* **THE PROBLEM**:
Rewrite the lines below as a numbered list, leaving out the blank lines.

* **DATA TO PROCESS**:

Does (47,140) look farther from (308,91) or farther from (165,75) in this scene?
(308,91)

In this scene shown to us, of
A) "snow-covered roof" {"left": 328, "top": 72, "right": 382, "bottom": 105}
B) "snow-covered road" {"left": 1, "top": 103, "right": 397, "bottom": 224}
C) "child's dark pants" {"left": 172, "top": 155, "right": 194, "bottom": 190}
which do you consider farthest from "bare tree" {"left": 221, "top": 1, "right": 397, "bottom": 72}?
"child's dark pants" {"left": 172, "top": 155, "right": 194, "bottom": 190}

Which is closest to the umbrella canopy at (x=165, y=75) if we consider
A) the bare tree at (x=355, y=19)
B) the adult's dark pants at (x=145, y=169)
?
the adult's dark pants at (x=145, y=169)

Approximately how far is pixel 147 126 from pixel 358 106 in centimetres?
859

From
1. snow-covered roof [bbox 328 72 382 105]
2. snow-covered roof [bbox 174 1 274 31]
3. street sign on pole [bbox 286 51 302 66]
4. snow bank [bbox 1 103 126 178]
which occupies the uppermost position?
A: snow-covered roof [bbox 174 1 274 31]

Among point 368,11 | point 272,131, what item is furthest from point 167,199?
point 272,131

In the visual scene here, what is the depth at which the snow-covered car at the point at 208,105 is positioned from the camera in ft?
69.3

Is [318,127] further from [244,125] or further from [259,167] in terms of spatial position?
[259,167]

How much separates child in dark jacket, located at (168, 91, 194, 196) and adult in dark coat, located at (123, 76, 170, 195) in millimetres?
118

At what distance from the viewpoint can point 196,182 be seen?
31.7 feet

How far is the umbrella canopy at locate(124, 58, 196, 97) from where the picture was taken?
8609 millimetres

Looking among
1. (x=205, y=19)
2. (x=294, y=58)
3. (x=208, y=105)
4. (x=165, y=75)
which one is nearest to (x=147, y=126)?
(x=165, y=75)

* **SOLUTION FOR THIS EXERCISE**:
1. Does (47,140) look farther from (308,91) or farther from (165,75) in this scene?
2. (308,91)
3. In this scene shown to us, of
4. A) "snow-covered roof" {"left": 328, "top": 72, "right": 382, "bottom": 105}
5. B) "snow-covered road" {"left": 1, "top": 103, "right": 397, "bottom": 224}
6. C) "child's dark pants" {"left": 172, "top": 155, "right": 194, "bottom": 190}
7. which do you consider farthest from "bare tree" {"left": 221, "top": 1, "right": 397, "bottom": 72}?
8. "child's dark pants" {"left": 172, "top": 155, "right": 194, "bottom": 190}
9. Which is closest to the umbrella canopy at (x=165, y=75) if we consider
10. A) the bare tree at (x=355, y=19)
11. B) the adult's dark pants at (x=145, y=169)
12. ?
13. the adult's dark pants at (x=145, y=169)
14. Approximately how far is pixel 147 126 from pixel 358 106 in centimetres?
15. 859
16. From
17. 1. snow-covered roof [bbox 328 72 382 105]
18. 2. snow-covered roof [bbox 174 1 274 31]
19. 3. street sign on pole [bbox 286 51 302 66]
20. 4. snow bank [bbox 1 103 126 178]
21. which occupies the uppermost position?
22. A: snow-covered roof [bbox 174 1 274 31]
23. Among point 368,11 | point 272,131, what item is furthest from point 167,199?
24. point 272,131
25. In the visual scene here, what is the depth at which the snow-covered car at the point at 208,105 is positioned from the camera in ft?
26. 69.3
27. Is [318,127] further from [244,125] or further from [259,167] in terms of spatial position?
28. [259,167]
29. How much separates child in dark jacket, located at (168, 91, 194, 196) and adult in dark coat, located at (123, 76, 170, 195) in millimetres?
30. 118
31. At what distance from the viewpoint can point 196,182 be seen?
32. 31.7 feet
33. How far is the umbrella canopy at locate(124, 58, 196, 97) from where the picture was taken?
34. 8609 millimetres
35. Looking among
36. 1. (x=205, y=19)
37. 2. (x=294, y=58)
38. 3. (x=208, y=105)
39. 4. (x=165, y=75)
40. which one is nearest to (x=147, y=126)?
41. (x=165, y=75)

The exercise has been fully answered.